Use the Salesforce source component to read Salesforce sales cloud standard and custom objects using the Bulk API.
Connection
Select an existing Salesforce connection or create a new one (for more information, see Allowing Integrate.io ETL access to my data on Salesforce.)
Source Properties
-
API Version - list of Salesforce Bulk API versions we support. Read more about Bulk API 2.0 here
-
Access mode - select object to extract an entire object or query to execute a SOQL query.
-
Source object - the table name from which the data will be imported.
-
where clause - optional. You can add predicates clauses to the WHERE clause as part of the SQL query that is built in order to get the data from the database. Make sure to skip the keyword WHERE.
Good |
prod_category = 1 AND prod_color = 'red' |
Bad |
WHERE prod_category = 1 AND prod_color = 'red' |
-
Source action - Use
bulk query
(default) to read available records or bulk query all
to read available and deleted records.
-
Query - type in a SOQL query. Read more about SOQL syntax here.
-
Max records - Specify the number of records to retrieve per page/API call to prevent timeouts. If left empty, all records will be retrieved in a single API call. Only available in Bulk API 2.0
Source Schema
After defining the source object, select the fields to use in the source.
The fields you select are used to build the SOQL query that will be executed to read the data.
Loading data incrementally from Salesforce
In order to load data incrementally (changes and additions) to objects, the object to synchronize should have the systemmodstamp column. This column is automatically updated whenever a user or an automated process updates a record. Use the following condition in the where clause field with a variable:
SystemModstamp > $lastsysmod
You can use the last successful submission timestamp for the package as you can see in the example below as a value for the variable, or use ExecuteSqlDatetime function to get the last SystemModstamp in your destination database table.
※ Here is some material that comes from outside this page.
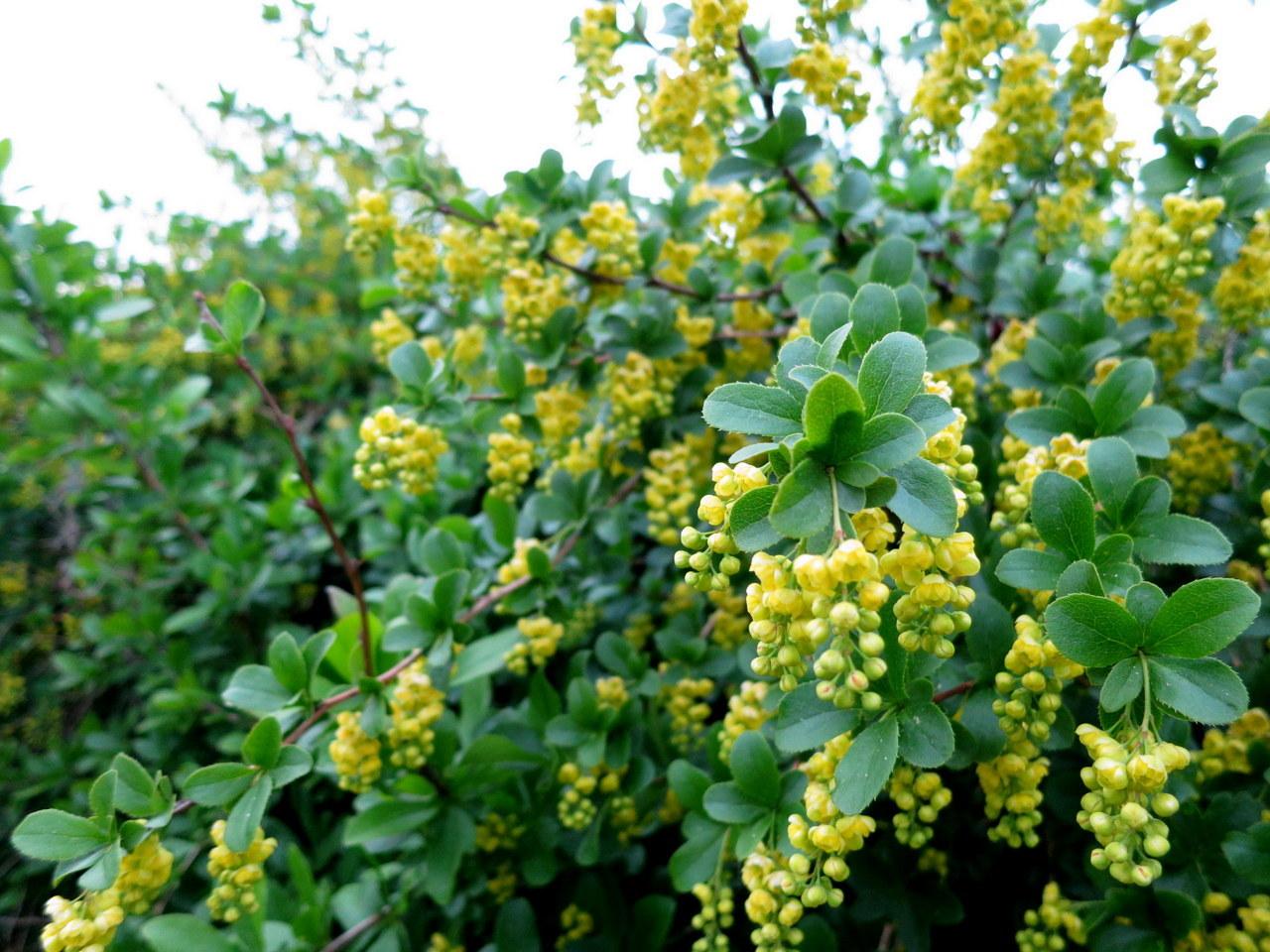 Обрезка барбариса: как сформировать и омолодить растение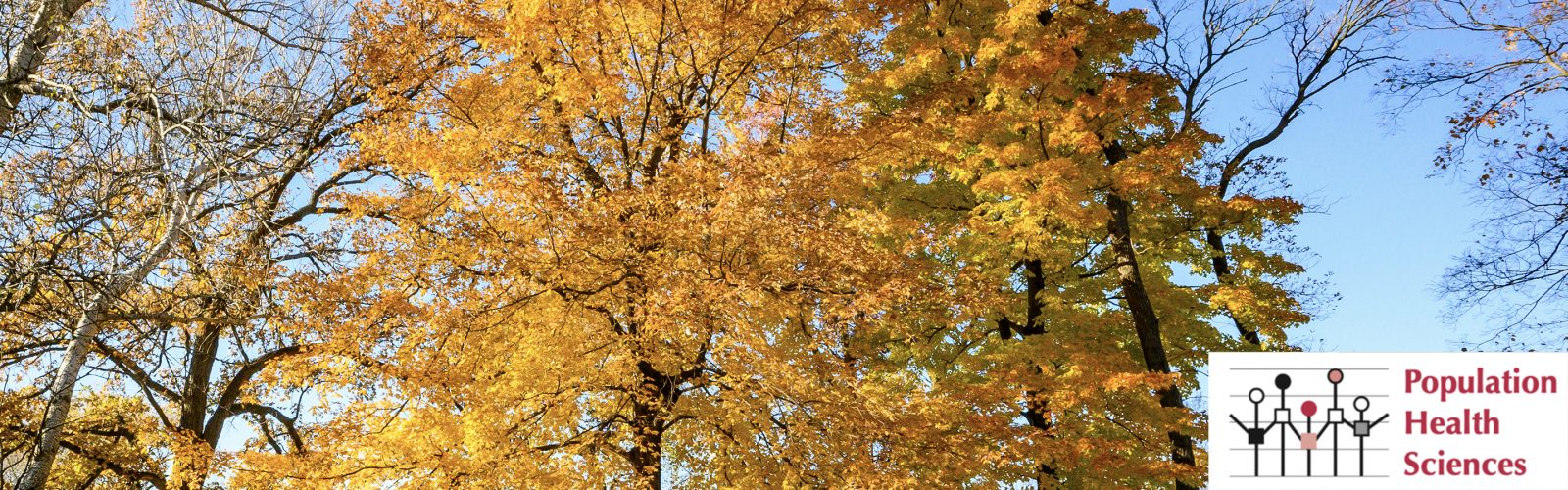 Fall scene, trees with yellow leaves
lastsysmod = CASE WHEN (COALESCE($_PACKAGE_LAST_SUCCESSFUL_JOB_SUBMISSION_TIMESTAMP,'')=='') THEN '1900-01-01T00:00:00Z' ELSE $_PACKAGE_LAST_SUCCESSFUL_JOB_SUBMISSION_TIMESTAMP END
In order to store additions or changes in your database destination, make sure to mark the id column as key and change the operation type to "merge":
Enabling PK Chunking
You can enable PK Chunking for large datasets such as initial bulk load. By enabling this feature, Salesforce automatically splits the Bulk API Query job into multiple batches. Integrate.io ETL then polls for the progress of each of the batch then process them in parallel once all are done. The parallelism depends on the cluster node count (higher node count can pull more batches in parallel). Note that PK Chunking is disabled in Bulk API 2.0
Limitations
It is currently not possible to join a Salesforce Sandbox environment source connection with a Salesforce Production environment source connection.
This limitation applies to Join, Union and Cross-join components to join Sandbox with Production source data.
Querying Parent Fields
It is possible to execute query containing parent fields, for example following query:
SELECT CreatedDate, Id, Sales_User__r.Id, Sales_User__r.Name
FROM Account
Sales_User__r.Id
and Sales_User__r.Name
are fields from Account
's parent object: Sales__User__c
(Sales_User__r
is the relationship name prefix for the Account
object, for more details about the difference on __c
and __r
is here)
Please note that when doing the query, the schema column might not pop up if the data returned is empty.